[TUHS] Anyone know what a LANTERN is?
Alan D. Salewski
salewski at att.net
Sat Jul 29 17:06:33 AEST 2017
On 2017-07-28 13:46:40, Paul Ruizendaal spake thus:
> > Message: 1
> > Date: Thu, 27 Jul 2017 11:58:38 -0400
> > From: Random832 <random832 at fastmail.com>
> > To: tuhs at minnie.tuhs.org
> > Subject: [TUHS] Anyone know what a LANTERN is?
> > Message-ID:
> > <1501171118.69633.1054588920.11864815 at webmail.messagingengine.com>
> > Content-Type: text/plain; charset="utf-8"
> > There is a character in the terminfo/curses alternate character set,
> > ACS_LANTERN, which is mapped to "i" in the VT100 alternate grapical
> > character set. This character is, in fact, on a real VT100/VT220 (and
> > therefore in most modern terminal emulators that support the full ACS),
> > "VT" (in 'control character picture' format, along with HT FF CR LF NL).

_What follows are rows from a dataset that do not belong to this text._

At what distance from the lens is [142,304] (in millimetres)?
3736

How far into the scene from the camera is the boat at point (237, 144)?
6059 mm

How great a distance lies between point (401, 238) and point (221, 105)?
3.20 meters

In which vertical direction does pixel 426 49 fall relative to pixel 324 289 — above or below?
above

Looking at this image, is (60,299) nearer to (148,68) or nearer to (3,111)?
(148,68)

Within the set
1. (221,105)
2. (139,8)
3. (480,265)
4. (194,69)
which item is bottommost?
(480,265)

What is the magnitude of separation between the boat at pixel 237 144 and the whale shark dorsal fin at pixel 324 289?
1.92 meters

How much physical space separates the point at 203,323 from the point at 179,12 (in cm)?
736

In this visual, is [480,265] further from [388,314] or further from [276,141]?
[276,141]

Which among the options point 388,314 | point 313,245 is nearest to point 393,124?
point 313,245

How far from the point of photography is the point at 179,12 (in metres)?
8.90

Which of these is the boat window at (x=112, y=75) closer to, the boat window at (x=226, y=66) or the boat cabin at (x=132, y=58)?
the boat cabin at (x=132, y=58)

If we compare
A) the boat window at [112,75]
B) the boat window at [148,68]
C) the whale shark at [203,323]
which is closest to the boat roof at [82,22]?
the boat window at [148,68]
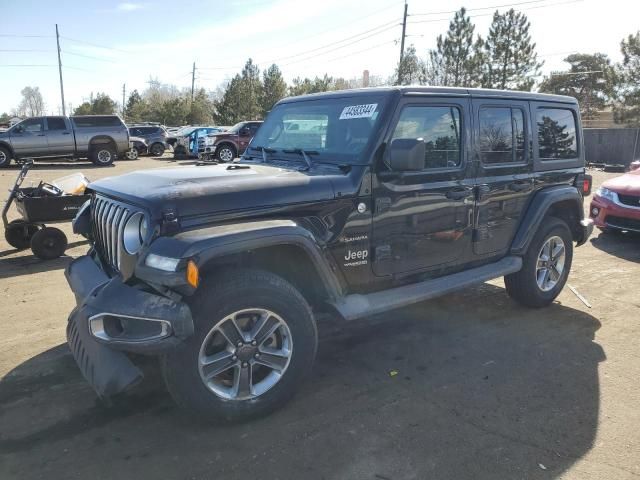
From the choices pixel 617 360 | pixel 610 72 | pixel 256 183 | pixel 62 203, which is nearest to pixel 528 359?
pixel 617 360

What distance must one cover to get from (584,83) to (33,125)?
1850 inches

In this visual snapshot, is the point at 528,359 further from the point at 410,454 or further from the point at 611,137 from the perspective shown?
the point at 611,137

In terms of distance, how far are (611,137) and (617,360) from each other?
85.2ft

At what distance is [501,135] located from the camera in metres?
4.51

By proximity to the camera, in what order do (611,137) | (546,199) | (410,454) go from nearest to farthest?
(410,454)
(546,199)
(611,137)

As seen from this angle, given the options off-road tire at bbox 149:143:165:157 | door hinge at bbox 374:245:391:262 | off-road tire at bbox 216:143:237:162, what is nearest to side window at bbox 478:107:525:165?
door hinge at bbox 374:245:391:262

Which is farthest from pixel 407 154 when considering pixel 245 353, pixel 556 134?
pixel 556 134

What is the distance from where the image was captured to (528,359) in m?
4.05

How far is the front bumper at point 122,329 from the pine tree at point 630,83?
3444 cm

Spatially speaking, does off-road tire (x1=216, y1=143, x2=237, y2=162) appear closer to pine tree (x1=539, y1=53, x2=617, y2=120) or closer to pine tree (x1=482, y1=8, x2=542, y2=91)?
pine tree (x1=482, y1=8, x2=542, y2=91)

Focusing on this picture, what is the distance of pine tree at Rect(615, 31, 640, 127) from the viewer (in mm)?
29219

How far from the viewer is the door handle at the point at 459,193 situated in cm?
405

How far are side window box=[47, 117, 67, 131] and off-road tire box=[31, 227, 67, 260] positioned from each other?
15310mm

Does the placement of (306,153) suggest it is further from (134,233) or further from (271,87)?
(271,87)
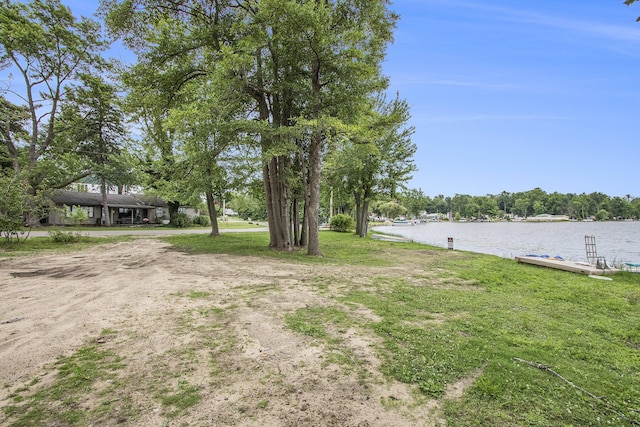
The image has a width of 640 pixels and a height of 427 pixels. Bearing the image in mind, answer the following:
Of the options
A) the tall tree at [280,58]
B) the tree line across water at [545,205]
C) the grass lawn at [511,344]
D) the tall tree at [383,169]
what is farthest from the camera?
the tree line across water at [545,205]

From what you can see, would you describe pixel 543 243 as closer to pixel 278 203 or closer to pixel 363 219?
pixel 363 219

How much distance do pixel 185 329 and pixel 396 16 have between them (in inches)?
535

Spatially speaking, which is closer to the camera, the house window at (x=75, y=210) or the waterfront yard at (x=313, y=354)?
the waterfront yard at (x=313, y=354)

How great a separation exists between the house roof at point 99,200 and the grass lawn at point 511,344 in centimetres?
3414

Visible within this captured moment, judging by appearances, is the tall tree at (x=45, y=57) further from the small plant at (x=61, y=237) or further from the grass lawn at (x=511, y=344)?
the grass lawn at (x=511, y=344)

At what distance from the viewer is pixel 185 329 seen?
13.2 ft

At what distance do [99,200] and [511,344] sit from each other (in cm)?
4009

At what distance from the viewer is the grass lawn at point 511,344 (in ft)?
8.15

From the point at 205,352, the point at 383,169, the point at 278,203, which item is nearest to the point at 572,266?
the point at 278,203

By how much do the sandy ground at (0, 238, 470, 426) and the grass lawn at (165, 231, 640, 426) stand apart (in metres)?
0.22

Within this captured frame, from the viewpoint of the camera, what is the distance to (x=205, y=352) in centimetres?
336

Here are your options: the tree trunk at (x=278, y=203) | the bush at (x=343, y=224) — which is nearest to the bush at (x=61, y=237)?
the tree trunk at (x=278, y=203)

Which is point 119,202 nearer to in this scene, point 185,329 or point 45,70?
point 45,70

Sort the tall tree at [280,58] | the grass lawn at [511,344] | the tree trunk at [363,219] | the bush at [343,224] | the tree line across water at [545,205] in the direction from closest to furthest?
the grass lawn at [511,344], the tall tree at [280,58], the tree trunk at [363,219], the bush at [343,224], the tree line across water at [545,205]
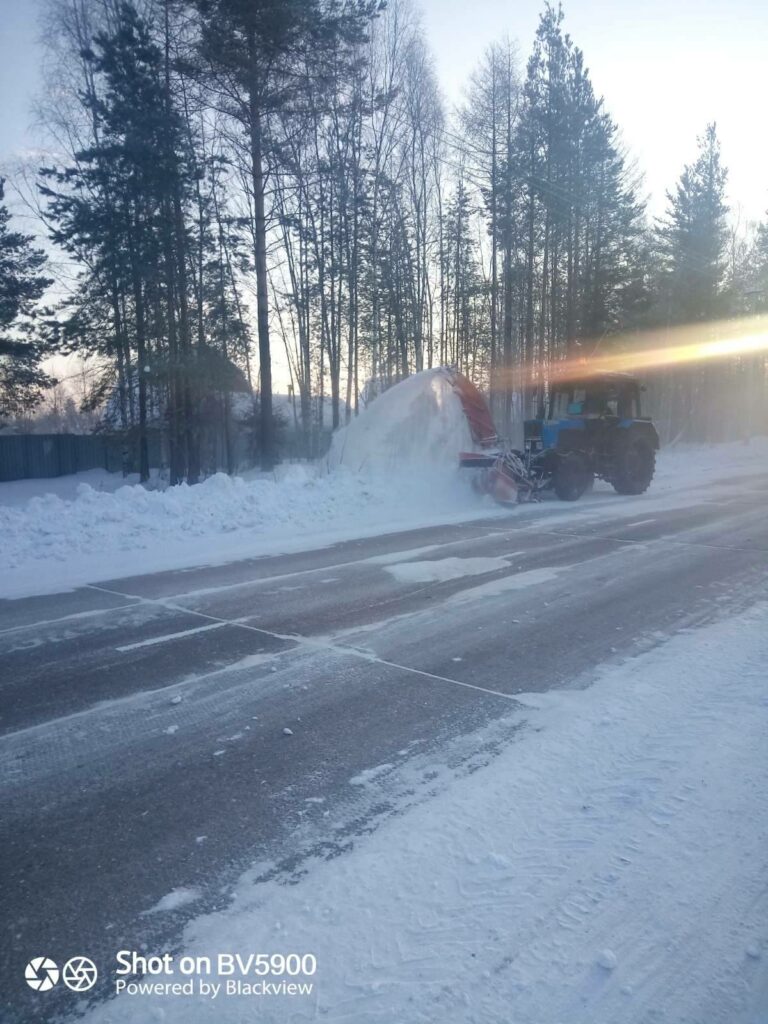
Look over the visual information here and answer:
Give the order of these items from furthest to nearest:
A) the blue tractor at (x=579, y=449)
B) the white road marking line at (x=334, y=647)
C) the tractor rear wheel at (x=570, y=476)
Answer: the tractor rear wheel at (x=570, y=476) → the blue tractor at (x=579, y=449) → the white road marking line at (x=334, y=647)

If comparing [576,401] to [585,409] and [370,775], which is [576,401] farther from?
[370,775]

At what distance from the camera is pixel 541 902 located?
297 centimetres

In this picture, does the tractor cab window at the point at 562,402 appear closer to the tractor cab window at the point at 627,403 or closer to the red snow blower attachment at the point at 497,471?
the tractor cab window at the point at 627,403

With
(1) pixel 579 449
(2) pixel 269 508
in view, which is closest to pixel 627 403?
(1) pixel 579 449

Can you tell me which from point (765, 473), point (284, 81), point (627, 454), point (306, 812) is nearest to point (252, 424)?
point (284, 81)

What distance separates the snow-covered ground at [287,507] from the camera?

> > The ASCII mapping uses "#", and some CP437/etc mappings map it to the
> > double box drawing intersection character.
> > Was there ever a real 'lantern' character? The manpage mentions "some
> > characters from the AT&T 4410v1 added". What did it look like?
> There's two references in the termcap manpages:
> The second link mentions that the AT&T 4410 terminal added this glyph in the location of the VT100 VT glyph. Apparently what it looked like is lost, unless someone finds a detailed 4410 manual (or has a working one in the attic).
The wecho_wchar(3ncurses) page on my Debian box happens to mention
the following in a discussion about incorporating Unicode support:
· The lantern is a special case. It originated with the AT&T 4410
terminal in the early 1980s. There is no accessible documentation
depicting the lantern symbol on the AT&T terminal.
Lacking documentation, most readers assume that a storm lantern was
intended. But there are several possibilities, all with problems.
Unicode 6.0 (2010) does provide two lantern symbols: U+1F383 and
U+1F3EE. Those were not available in 2002, and are irrelevant
since they lie outside the BMP and as a result are not generally
available in terminals. They are not storm lanterns, in any case.
Most storm lanterns have a tapering glass chimney (to guard against
tipping); some have a wire grid protecting the chimney.
For the tapering appearance, ☃ U+2603 was adequate. In use on a
terminal, no one can tell what the image represents. Unicode calls
it a snowman.
Others have suggested these alternatives: § U+00A7 (section mark),
Θ U+0398 (theta), Φ U+03A6 (phi), δ U+03B4 (delta), ⌧ U+2327 (x in
a rectangle), ╬ U+256C (forms double vertical and horizontal), and
☒ U+2612 (ballot box with x).
 From a version 6.0+20170715-2 of the 'ncurses-doc' package:
$ man -aw wecho_wchar
$ dpkg -S $(man -aw wecho_wchar)
$ dpkg -l ncurses-doc | grep '^i'
ii ncurses-doc 6.0+20170715-2 all developer's guide and documentation for ncurses
 Which, AFAICT is a recent addition to the page, documented by the
below NEWS file entry:
+ improve discussion of line-drawing characters in curs_add_wch.3x
(prompted by discussion with Lorinczy Zsigmond).